El coordinador no contestó. Estaba colgado pegado a la pared, con una mano en la palanca. Intentó aferrarla con la otra. La operación resultaba difícil, pero al fin lo consiguió. Ahora estaba suspendido como en un trapecio. Encogió las piernas para no chocar contra el químico, inclinado debajo de él, y tiró enérgicamente de la palanca varias veces, encogiéndose y dejándose caer a continuación con todo el peso de su cuerpo. Resoplaba cada vez que rebotaba contra la pared.
A la tercera o cuarta tentativa la palanca cedió un poco. Faltaban ya tan sólo cinco centímetros. El coordinador hizo acopio de todas sus fuerzas y se dejó caer de nuevo hacia abajo.
La palanca chocó contra el cerrojo con un tremendo chirrido. Se había corrido el pasador interior.
— Esto marcha como la seda — gritó el físico con alegría. Pero el ingeniero guardó silencio. Sabía dónde estaba el verdadero problema. Todavía quedaba por levantar la escotilla, y esto era mucho más complicado. Tiró con fuerza de la palanca del dispositivo hidráulico, pero sabía de antemano que no funcionaría. Los tubos se habían rajado en numerosos puntos y el líquido se había derramado. Cuando el doctor dirigió su linterna hacia arriba, la manivela con sus ruedecillas brilló sobre sus cabezas como un aureola. Estaba demasiado alta para sus posibilidades gimnásticas: más de cuatro metros.

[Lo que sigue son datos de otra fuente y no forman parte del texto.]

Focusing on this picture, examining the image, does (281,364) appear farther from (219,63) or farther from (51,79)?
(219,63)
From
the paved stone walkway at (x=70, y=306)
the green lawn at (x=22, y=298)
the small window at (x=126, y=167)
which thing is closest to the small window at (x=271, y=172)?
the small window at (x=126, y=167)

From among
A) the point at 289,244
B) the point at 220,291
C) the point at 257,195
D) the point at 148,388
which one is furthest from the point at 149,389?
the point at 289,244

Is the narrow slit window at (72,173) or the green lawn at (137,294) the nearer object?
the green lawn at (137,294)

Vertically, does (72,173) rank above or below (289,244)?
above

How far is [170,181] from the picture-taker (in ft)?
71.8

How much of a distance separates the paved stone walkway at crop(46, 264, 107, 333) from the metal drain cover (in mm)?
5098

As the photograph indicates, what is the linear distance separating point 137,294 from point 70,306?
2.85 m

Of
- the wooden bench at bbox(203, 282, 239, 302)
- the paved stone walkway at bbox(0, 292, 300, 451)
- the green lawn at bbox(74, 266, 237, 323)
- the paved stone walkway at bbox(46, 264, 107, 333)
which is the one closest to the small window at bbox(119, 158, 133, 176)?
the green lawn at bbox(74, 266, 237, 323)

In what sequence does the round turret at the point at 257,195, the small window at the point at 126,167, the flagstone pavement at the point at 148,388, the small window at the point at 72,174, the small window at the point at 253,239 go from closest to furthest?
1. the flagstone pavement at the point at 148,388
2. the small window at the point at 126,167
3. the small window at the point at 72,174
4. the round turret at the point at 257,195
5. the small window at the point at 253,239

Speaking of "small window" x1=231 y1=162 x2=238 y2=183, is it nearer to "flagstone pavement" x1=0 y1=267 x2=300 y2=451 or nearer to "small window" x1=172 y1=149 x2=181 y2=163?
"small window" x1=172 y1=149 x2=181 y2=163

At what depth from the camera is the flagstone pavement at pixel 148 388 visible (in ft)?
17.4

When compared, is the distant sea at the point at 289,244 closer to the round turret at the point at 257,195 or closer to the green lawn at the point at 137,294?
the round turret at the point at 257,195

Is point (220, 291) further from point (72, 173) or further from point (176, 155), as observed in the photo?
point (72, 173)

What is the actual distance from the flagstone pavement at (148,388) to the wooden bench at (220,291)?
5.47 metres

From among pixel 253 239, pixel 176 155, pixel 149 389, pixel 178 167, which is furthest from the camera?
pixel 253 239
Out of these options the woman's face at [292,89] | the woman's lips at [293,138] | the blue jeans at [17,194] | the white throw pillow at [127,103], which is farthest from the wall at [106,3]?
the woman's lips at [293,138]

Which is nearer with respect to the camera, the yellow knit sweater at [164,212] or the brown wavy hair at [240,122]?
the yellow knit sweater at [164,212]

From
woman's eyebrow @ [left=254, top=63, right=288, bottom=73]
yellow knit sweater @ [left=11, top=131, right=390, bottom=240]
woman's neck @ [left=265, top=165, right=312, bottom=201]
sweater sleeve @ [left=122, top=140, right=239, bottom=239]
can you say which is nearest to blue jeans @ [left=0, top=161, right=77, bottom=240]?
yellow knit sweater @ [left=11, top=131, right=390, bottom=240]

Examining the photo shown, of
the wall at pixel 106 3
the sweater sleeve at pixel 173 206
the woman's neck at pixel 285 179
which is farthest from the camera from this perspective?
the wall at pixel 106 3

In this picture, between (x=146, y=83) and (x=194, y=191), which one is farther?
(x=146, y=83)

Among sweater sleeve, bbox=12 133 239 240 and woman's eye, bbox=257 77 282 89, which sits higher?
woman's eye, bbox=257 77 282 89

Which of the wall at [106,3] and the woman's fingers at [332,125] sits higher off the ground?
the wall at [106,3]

Entonces trajeron de todas las habitaciones los instrumentos rotos, las almohadas, los libros, y los fueron apilando. La biblioteca demostró ser particularmente útil y, en especial, los atlas estelares, que eran maravillosamente gruesos. De esta forma construyeron, como si fueran ladrillos, una pirámide. Necesitaron casi una hora para acabarla. En una ocasión se les vino abajo todo un lado, de modo que a partir de entonces actuaron sistemáticamente bajo las directrices del ingeniero.
— El trabajo físico es una tortura — afirmó el doctor, jadeando. La linterna estaba colocada en una grieta del climatizador y les iluminaba el camino mientras iban a la biblioteca y volvían cargados de libros.